### Data supplied
———
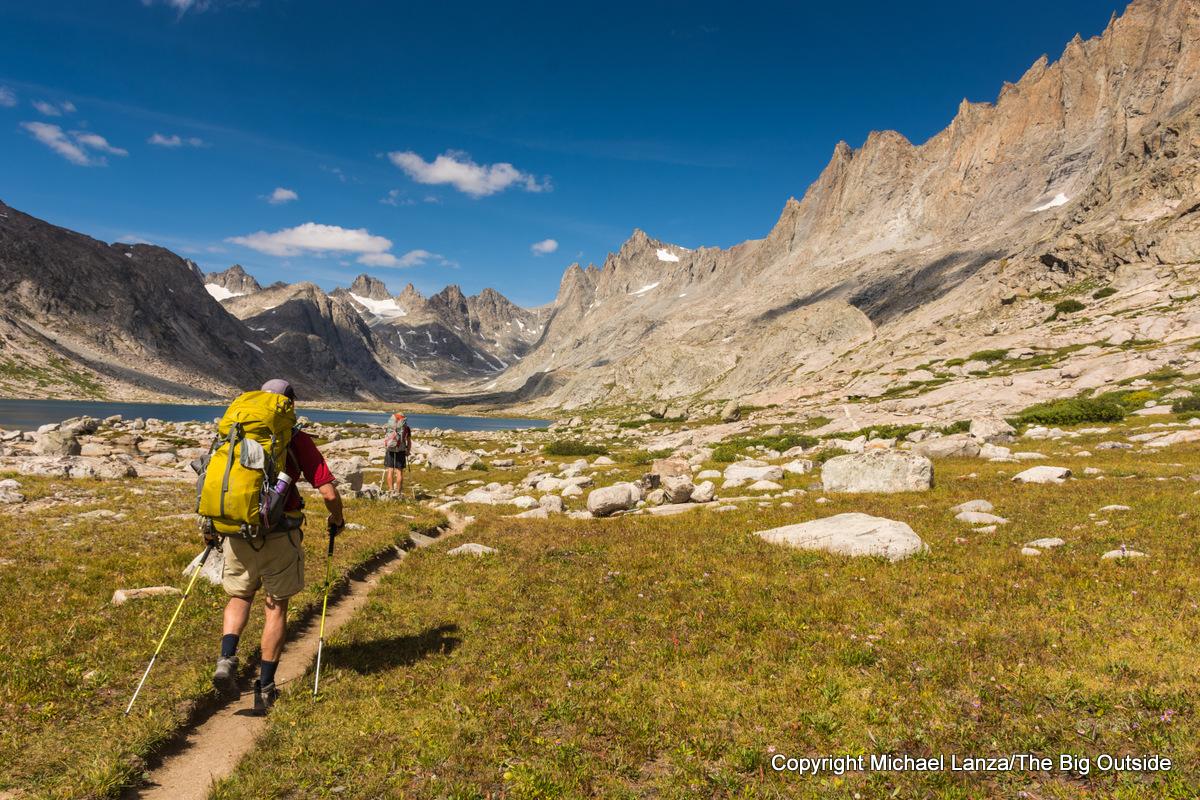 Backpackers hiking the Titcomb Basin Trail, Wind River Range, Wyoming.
———
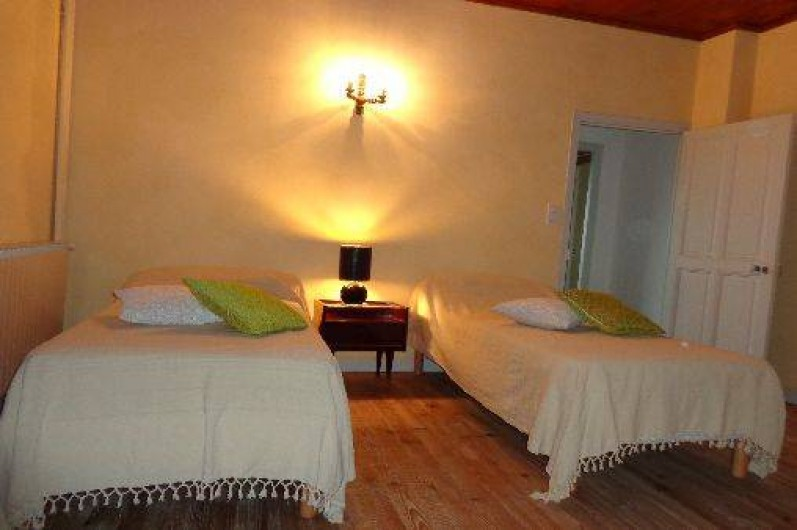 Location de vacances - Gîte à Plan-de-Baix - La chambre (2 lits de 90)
———
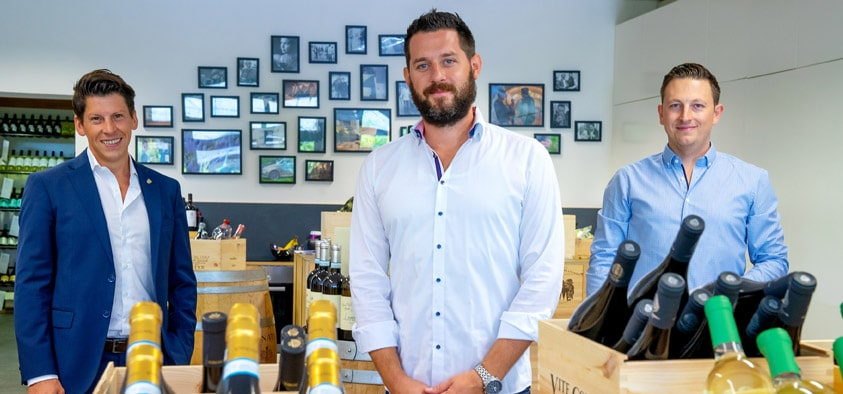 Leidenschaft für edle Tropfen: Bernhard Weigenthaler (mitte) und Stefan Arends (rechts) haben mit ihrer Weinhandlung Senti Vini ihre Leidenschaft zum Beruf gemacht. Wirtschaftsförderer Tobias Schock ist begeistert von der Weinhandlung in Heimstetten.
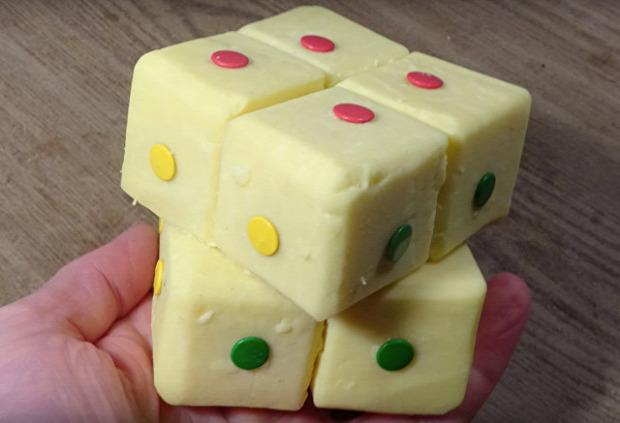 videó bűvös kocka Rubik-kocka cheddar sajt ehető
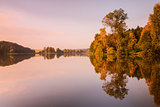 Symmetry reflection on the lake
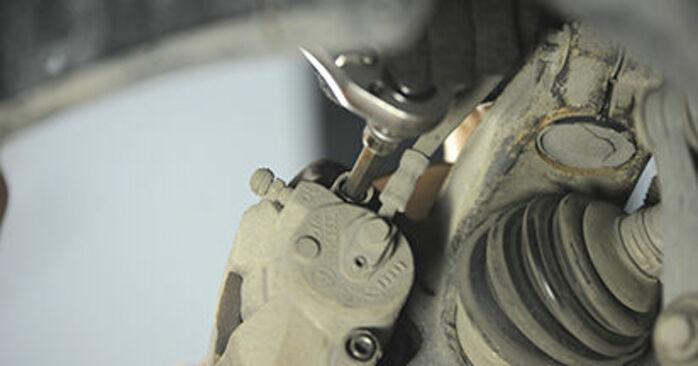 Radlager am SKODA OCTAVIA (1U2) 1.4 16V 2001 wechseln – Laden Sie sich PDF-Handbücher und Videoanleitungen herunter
———
### What the exercise asks
Lines from the one above containing "Symmetry reflection on the lake" down to the one containing "Radlager am SKODA" should be transcribed exactly, with both ends kept and no pictures.

### Result of this task
 Symmetry reflection on the lake
 Radlager am SKODA OCTAVIA (1U2) 1.4 16V 2001 wechseln – Laden Sie sich PDF-Handbücher und Videoanleitungen herunter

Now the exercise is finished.